Rosa'nın SPD'ye karşı tutumu muhafazakar bürokrat bir önderliğin etkisi altında olan işçi hareketinin acil ihtiyaçlarına göre şekillendi.
Lenin'in örgütlenmeye ilişkin bakışı ve Bolşevik parti örnek gösterilerek Rosa kendiliğindenci olarak suçlanır. Oysa Lenin'in mücadele ettiği koşullar ve karşısındaki güçlerle Rosa'nınkiler çok başka idi. Lenin baskıcı bir çarlık rejimine karşı dağınık bir işçi sınıfı içerisinde örgütlenmenin ihtiyaçlarına göre davrandı.
Rosa kitlesel bir işçi partisi içerisinde bu partinin etkisinden işçilerin kurtulabilmesi için ideolojik bir mücadele yürüttü ve kitlelerin gücüne güvenmek gerektiğini anlattı. Dediği gibi de oldu.
Bizlerin önündeki en temel sorun hala bu. İşçi yığınlarını etkisi altına alan çeşitli düzeylerdeki önderliklere karşı mücadele etmek. Rosa bunun en parlak teorisyeni ve eylemcisi idi.

■ Kayıtlı veri girdileri:
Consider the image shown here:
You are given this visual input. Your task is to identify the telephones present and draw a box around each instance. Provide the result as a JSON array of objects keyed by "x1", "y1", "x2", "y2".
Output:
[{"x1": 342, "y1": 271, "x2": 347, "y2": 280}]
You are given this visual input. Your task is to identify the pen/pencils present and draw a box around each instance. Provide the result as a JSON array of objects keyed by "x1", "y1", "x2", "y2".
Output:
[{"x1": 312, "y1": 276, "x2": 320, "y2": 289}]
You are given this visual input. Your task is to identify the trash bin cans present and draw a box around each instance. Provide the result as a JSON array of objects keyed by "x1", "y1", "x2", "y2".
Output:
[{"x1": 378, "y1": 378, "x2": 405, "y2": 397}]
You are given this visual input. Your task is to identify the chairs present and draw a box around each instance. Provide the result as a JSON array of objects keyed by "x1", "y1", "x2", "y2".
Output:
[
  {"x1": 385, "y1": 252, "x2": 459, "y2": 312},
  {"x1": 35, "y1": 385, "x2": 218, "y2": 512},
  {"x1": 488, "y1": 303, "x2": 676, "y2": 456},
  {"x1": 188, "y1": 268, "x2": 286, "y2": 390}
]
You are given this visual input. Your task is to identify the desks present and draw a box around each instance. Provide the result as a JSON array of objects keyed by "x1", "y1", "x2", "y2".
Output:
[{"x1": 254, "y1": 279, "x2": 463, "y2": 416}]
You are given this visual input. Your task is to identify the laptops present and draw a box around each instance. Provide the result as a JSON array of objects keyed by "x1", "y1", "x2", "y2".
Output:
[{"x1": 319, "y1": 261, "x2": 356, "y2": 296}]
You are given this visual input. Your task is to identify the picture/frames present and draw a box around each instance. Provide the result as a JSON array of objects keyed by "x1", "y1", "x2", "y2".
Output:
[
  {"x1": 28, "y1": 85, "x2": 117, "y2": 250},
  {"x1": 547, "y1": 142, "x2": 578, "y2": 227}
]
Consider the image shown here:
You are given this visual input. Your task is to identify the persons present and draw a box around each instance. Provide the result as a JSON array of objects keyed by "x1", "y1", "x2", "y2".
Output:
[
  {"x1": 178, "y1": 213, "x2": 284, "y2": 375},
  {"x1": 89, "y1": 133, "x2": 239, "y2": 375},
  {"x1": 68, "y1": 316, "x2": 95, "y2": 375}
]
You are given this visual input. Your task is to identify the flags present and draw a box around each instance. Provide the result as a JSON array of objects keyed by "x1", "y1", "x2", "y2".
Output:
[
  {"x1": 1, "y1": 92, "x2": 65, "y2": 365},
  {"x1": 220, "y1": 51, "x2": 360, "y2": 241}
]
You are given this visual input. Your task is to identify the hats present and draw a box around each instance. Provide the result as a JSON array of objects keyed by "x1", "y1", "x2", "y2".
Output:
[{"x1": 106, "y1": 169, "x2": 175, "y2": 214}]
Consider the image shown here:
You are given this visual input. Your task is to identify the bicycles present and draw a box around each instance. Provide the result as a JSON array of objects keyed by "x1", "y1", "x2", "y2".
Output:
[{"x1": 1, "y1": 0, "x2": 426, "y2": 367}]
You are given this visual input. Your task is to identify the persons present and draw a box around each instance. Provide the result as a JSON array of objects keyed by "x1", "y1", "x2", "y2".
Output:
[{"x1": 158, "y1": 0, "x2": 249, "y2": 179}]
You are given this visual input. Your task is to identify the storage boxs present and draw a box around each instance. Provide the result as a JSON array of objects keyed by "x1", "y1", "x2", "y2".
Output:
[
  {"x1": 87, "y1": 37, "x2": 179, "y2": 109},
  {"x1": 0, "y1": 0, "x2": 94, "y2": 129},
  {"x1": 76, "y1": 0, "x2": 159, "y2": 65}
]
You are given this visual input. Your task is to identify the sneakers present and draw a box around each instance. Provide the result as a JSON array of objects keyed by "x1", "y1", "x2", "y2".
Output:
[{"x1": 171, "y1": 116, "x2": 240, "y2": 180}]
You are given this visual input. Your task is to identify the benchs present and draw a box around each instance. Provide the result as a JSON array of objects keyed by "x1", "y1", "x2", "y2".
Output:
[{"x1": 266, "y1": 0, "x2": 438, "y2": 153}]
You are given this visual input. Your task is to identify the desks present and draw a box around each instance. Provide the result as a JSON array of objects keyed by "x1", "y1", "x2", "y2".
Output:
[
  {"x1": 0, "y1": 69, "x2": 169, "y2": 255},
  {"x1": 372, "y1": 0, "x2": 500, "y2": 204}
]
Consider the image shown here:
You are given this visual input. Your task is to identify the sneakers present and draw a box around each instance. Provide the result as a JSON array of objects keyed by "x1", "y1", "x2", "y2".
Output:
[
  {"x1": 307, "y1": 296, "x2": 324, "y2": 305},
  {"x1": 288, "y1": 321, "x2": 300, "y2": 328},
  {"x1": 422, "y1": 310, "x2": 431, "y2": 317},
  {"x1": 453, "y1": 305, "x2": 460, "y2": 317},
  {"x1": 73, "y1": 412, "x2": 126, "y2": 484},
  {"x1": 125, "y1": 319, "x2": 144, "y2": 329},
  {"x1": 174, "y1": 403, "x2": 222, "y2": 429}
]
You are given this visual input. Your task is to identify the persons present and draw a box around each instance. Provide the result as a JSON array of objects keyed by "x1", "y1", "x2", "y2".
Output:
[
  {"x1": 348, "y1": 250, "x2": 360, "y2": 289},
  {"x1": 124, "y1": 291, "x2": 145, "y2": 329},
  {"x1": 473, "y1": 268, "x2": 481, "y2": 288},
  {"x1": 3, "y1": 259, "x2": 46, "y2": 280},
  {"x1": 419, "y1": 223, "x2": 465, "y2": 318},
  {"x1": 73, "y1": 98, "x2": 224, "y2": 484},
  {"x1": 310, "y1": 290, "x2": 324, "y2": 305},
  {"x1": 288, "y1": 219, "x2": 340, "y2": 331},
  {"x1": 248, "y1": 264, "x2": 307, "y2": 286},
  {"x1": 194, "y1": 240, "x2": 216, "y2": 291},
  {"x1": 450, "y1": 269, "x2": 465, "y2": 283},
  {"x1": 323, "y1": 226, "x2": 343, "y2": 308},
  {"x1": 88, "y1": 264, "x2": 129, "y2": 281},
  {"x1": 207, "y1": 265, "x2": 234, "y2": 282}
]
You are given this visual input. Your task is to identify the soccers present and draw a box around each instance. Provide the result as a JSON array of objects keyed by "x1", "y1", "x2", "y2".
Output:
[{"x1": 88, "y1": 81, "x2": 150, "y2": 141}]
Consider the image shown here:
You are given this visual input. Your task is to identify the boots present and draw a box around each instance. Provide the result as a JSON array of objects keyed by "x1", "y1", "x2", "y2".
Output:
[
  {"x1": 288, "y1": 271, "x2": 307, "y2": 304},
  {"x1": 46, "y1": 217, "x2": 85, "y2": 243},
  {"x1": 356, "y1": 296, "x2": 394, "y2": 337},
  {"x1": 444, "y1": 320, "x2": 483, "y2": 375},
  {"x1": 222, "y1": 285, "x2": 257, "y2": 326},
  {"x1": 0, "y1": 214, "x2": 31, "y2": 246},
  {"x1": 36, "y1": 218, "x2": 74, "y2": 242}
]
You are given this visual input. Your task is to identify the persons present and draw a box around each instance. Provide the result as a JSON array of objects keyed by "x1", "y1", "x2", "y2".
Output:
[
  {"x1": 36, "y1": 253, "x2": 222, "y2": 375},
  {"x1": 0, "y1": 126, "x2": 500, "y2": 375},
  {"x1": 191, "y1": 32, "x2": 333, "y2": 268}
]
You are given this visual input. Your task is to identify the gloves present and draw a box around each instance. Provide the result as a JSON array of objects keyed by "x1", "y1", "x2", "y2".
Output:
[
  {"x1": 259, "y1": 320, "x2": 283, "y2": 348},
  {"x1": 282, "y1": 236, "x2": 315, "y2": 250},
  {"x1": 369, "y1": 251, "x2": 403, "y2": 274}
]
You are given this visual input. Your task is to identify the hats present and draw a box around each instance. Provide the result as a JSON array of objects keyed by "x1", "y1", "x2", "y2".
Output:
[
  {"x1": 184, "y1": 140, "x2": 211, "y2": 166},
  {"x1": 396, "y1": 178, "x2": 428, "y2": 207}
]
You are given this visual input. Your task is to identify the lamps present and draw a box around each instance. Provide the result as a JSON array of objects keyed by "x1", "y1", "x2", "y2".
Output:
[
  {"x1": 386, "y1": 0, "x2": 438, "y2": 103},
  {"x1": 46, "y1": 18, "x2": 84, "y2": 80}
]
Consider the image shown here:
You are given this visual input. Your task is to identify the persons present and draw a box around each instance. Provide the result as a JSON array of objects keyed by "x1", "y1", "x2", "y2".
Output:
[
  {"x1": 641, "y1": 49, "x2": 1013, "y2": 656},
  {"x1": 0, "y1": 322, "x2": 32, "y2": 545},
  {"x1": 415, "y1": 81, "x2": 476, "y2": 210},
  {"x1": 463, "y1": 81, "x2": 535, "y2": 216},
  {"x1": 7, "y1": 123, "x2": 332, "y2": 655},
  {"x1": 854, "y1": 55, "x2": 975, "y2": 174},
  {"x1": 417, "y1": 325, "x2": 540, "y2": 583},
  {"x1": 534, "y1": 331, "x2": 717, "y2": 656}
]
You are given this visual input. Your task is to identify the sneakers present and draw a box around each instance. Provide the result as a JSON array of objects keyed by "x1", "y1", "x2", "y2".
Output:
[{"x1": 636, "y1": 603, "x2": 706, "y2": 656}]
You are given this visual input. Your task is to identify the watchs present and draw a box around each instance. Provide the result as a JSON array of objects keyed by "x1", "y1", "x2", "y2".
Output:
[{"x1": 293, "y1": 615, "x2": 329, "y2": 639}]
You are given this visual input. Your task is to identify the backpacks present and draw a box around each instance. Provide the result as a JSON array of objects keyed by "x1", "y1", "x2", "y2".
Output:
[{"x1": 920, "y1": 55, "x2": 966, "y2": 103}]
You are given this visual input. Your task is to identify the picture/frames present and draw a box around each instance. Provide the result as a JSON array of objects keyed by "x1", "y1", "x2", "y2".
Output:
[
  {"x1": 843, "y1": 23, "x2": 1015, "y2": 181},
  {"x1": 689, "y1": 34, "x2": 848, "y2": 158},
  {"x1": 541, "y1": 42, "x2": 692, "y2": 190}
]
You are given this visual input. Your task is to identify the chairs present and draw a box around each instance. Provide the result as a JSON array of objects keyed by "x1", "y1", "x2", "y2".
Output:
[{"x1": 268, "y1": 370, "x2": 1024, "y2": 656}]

■ Belirtilen amaç 1:
Girdilerde "identify the watchs" ifadesini içeren satırdan girdilerin sonuna kadar uzanan kısmı, o satır da dahil olmak üzere, birebir aktarın.
■ Belirtilen amaç 2:
Rosa'nın işçi hareketi içindeki mücadelesini anlatan metni bittiği yerden devam ettirin.

■ Yazılı yanıt 1:
You are given this visual input. Your task is to identify the watchs present and draw a box around each instance. Provide the result as a JSON array of objects keyed by "x1", "y1", "x2", "y2".
Output:
[{"x1": 293, "y1": 615, "x2": 329, "y2": 639}]
You are given this visual input. Your task is to identify the backpacks present and draw a box around each instance. Provide the result as a JSON array of objects keyed by "x1", "y1", "x2", "y2".
Output:
[{"x1": 920, "y1": 55, "x2": 966, "y2": 103}]
You are given this visual input. Your task is to identify the picture/frames present and draw a box around each instance. Provide the result as a JSON array of objects keyed by "x1", "y1", "x2", "y2".
Output:
[
  {"x1": 843, "y1": 23, "x2": 1015, "y2": 181},
  {"x1": 689, "y1": 34, "x2": 848, "y2": 158},
  {"x1": 541, "y1": 42, "x2": 692, "y2": 190}
]
You are given this visual input. Your task is to identify the chairs present and draw a box around each instance. Provide the result as a JSON array of objects keyed by "x1", "y1", "x2", "y2".
Output:
[{"x1": 268, "y1": 370, "x2": 1024, "y2": 656}]

■ Yazılı yanıt 2:
Rosa üzerine iki kitap
Diğer devrimci önderlerin aksine Rosa'nın eserleri Türkçeye daha az çevrilmiştir. Bunda Tarihi çarpıtan stalinizmin rolü büyüktür.
Tony Cliff’in Rosa Lüksemburg adlı kitabı son derece açık ve anlaşılır bir dille Rosa'nın marksizme yaptığı katkıları ve tarihteki rolünü anlatıyor ve en temel tartışmalara cevap veriyor.
Hala okumadıysanız, tarihi kavramada ve tahlil etme yeteneği olağanüstü olan bu büyük devrimcinin düşüncelerini ve hayatını Tony Cliff'in kaleminden mutlaka okumalısınız.
Kitabı okurken hem Rosa'yı, hem Ekim Devrimi’ni ve Alman Devrimleri’ni kavrayacak, hem de o günden bu güne gelişen kitle hareketlerinin karakteri üzerine Cliff'in kendi çözümlemelerinin çarpıcılığını da fark edeceksiniz.
Peter Nettl’in Rosa Luxemburg adlı biyografisi de oldukça yararlı. Peter Nettl Rosa’nın yaşamı ile birlikte dönem de tarihsel bir bakış anlatıyor. Cliff’in kitabından çok daha kapsamlı olan bu biyografi2de Rosa’nın fikirlerini anlamak için çok yararlı bir eser.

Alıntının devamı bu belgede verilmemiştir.